O corpo como palco das nossas histórias

O corpo não é apenas biologia, ossos e músculos. Ele é também um espaço simbólico, onde memórias, emoções e experiências se inscrevem em silêncio. Cada dor persistente, tensão inexplicada ou fadiga que insiste em retornar pode ser, na verdade, um capítulo de uma narrativa que não encontrou palavras.

As doenças psicossomáticas mostram isso com clareza. A ansiedade que acelera o coração, a tristeza que aperta o peito, a raiva que tensiona os ombros, todas são expressões de uma linguagem que não passa pelo discurso, mas pelo corpo. Como lembra a psicanalista Joyce McDougall, “o corpo fala quando a palavra falha”.

A saúde integral, nesse sentido, exige que olhemos além dos sintomas. Não basta tratar a dor sem compreender o que ela simboliza. O corpo carrega marcas da nossa história pessoal, mas também das pressões sociais: a sobrecarga de produtividade, o peso das expectativas de gênero, os silêncios impostos pela cultura. É nesse cruzamento entre o íntimo e o coletivo que a doença muitas vezes nasce.

Assim, cuidar de si vai além de exames clínicos e tratamentos isolados. É um exercício de escuta profunda:

O que o meu corpo tenta dizer? Quais histórias não ditas ele está encenando?

Reconhecer essa dimensão abre espaço para um cuidado mais humano, em que corpo, emoção e sociedade deixam de ser fragmentos separados e passam a ser vistos como partes de um mesmo campo.

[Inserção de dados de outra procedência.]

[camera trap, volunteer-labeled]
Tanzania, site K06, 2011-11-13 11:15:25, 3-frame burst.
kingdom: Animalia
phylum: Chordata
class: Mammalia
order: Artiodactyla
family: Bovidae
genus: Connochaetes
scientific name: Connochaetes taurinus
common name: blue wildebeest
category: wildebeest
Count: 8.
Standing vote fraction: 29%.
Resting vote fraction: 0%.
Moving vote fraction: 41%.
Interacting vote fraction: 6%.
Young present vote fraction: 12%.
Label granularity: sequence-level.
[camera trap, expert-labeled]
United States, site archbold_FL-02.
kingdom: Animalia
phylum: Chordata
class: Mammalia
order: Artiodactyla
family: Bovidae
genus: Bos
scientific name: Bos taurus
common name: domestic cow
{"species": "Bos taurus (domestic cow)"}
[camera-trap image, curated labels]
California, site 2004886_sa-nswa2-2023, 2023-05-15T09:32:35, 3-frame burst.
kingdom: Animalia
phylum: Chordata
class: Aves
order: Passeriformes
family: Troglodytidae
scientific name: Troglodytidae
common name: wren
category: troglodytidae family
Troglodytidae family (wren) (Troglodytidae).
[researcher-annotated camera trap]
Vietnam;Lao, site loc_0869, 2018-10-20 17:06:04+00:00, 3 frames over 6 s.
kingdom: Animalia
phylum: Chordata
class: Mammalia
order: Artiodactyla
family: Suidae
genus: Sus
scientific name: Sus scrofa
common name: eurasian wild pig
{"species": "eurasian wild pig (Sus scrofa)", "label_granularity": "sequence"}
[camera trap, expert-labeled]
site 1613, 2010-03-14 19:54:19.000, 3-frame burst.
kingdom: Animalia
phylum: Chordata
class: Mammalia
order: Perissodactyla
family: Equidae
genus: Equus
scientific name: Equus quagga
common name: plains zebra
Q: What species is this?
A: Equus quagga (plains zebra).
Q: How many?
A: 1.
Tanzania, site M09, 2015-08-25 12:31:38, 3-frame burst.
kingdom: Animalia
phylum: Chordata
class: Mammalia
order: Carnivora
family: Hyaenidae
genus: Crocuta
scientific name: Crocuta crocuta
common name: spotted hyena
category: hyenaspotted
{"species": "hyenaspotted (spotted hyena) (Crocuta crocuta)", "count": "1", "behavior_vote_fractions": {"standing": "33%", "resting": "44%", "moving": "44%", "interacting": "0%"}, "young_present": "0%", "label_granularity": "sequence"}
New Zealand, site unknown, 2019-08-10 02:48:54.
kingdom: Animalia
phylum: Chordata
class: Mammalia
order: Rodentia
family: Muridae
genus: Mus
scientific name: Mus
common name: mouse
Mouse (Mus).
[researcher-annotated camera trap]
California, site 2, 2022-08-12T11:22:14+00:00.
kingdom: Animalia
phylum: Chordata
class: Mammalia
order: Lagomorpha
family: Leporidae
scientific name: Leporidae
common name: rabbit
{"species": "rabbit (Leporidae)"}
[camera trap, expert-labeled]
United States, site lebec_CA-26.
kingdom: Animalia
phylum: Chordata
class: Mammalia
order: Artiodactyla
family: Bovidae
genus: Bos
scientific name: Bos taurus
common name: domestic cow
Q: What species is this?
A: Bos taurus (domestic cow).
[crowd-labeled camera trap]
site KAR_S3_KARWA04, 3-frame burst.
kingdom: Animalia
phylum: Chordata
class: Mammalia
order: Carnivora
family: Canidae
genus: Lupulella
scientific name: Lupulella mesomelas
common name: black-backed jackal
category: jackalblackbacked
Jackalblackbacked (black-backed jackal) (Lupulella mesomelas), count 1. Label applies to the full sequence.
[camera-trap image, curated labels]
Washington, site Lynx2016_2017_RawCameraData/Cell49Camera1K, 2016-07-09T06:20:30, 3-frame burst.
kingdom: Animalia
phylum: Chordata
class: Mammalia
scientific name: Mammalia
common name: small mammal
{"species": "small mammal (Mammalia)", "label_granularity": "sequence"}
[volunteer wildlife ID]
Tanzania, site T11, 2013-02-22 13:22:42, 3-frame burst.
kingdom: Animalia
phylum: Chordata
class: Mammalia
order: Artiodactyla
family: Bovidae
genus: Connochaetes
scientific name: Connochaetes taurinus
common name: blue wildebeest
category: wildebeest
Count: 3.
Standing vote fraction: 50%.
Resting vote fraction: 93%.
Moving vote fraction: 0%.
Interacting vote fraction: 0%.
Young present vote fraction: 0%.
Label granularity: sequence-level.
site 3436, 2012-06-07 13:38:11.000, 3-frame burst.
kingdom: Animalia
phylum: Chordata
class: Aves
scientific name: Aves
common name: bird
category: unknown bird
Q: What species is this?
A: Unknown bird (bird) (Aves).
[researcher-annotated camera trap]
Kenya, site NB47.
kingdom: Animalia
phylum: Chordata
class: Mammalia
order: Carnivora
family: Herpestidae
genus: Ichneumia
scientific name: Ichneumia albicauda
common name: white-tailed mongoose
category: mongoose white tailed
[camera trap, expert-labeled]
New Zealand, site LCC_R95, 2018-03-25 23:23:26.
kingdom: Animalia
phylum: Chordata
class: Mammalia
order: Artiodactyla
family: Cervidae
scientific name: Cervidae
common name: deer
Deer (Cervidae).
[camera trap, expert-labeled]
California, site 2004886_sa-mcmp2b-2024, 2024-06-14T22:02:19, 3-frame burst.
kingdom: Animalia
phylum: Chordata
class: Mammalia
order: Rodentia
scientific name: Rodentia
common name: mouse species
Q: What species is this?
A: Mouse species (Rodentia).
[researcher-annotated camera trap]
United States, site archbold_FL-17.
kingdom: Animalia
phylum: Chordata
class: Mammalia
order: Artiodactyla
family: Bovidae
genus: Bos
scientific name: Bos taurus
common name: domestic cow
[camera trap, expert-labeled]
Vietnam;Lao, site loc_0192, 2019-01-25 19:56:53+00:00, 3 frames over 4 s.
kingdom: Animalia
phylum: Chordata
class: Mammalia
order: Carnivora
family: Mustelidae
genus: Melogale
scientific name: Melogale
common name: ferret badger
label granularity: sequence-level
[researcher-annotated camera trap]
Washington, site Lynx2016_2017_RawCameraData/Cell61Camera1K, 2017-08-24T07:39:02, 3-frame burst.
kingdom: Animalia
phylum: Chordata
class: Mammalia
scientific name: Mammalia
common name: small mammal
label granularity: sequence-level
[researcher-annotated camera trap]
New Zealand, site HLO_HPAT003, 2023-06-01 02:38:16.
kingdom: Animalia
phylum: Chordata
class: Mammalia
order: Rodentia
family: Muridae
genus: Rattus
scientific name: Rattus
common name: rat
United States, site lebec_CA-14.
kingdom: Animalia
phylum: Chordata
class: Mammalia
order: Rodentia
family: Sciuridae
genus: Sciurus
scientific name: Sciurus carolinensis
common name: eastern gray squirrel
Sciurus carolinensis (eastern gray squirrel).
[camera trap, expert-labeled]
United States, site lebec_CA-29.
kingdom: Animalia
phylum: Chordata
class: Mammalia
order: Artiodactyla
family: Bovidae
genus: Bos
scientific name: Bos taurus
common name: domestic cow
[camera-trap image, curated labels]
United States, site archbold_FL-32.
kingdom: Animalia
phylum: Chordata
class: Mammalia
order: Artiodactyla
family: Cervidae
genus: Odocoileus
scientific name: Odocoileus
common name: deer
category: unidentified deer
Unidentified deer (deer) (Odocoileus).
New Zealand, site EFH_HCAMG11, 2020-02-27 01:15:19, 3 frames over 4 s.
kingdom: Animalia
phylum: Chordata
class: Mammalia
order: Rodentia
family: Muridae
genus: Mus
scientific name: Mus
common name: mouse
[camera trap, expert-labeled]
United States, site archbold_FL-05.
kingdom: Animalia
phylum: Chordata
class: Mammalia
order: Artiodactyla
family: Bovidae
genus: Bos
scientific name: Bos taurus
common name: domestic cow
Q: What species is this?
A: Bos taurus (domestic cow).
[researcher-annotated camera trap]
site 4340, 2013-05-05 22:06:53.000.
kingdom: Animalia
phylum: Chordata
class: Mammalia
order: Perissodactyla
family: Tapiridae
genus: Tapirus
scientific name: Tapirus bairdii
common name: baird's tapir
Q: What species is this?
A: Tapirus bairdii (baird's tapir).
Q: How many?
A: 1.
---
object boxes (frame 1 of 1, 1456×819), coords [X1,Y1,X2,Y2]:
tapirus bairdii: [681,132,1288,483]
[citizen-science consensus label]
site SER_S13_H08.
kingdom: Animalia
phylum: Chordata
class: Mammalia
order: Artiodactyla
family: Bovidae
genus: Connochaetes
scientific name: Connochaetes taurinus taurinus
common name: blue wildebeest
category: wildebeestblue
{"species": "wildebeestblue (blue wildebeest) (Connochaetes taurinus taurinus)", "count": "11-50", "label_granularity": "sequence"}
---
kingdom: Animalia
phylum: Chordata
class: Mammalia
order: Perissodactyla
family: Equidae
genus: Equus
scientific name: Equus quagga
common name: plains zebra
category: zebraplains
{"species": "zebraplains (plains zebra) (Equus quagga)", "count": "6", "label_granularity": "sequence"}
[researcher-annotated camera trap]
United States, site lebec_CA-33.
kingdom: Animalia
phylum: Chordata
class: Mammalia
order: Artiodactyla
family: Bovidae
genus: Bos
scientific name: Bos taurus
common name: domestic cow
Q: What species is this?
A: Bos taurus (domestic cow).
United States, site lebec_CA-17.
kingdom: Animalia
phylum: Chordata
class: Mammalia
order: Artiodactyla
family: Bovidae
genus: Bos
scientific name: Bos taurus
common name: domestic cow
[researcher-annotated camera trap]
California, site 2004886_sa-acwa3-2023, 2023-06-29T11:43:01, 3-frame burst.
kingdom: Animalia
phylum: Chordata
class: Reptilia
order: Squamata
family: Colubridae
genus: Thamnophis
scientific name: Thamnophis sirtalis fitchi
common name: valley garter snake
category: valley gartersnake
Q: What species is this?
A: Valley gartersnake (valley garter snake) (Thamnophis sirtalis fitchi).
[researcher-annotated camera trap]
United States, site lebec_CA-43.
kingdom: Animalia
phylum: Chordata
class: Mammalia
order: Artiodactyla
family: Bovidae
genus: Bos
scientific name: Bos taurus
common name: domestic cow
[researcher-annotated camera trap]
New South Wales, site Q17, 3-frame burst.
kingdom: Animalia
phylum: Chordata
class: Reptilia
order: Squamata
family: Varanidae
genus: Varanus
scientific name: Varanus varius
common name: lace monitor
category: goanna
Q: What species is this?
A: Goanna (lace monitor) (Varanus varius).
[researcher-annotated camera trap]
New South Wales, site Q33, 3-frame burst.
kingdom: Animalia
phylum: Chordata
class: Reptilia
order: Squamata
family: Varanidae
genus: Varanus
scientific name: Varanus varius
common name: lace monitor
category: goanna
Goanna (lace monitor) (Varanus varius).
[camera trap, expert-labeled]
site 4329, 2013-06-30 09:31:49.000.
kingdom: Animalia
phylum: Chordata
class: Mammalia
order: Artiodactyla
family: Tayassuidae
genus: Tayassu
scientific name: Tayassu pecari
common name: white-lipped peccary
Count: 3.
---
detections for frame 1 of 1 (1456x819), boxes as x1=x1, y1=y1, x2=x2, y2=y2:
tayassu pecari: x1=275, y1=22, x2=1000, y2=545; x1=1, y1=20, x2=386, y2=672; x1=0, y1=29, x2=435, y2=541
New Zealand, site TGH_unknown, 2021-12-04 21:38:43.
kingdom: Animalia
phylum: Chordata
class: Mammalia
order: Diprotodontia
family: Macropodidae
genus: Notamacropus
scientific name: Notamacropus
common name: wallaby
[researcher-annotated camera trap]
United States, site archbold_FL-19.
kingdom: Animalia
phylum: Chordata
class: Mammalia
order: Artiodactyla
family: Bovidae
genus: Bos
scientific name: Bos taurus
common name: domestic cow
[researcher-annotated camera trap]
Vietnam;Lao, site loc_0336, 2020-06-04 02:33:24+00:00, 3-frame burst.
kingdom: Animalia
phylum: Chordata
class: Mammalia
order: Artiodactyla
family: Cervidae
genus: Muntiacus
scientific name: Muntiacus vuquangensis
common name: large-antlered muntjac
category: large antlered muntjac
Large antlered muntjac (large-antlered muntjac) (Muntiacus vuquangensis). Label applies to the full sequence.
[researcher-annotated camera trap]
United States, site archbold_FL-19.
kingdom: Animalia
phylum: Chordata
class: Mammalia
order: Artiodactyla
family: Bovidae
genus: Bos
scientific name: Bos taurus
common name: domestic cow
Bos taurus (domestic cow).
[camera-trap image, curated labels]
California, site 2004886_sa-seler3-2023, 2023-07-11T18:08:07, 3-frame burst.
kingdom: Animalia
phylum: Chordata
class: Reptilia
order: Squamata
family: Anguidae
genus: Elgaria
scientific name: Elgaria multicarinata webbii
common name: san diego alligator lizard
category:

Porque, no fim, a verdadeira saúde não é ausência de sintomas, mas a capacidade de viver em coerência com as histórias que habitam o nosso corpo.

Referências

  • McDougall, J. (1989). Teatros do corpo: o psicossoma em psicanálise. Rio de Janeiro: Imago.
  • Foucault, M. (1976). História da Sexualidade I: A Vontade de Saber. Rio de Janeiro: Graal.
  • Merleau-Ponty, M. (1945). Fenomenologia da Percepção. São Paulo: Martins Fontes.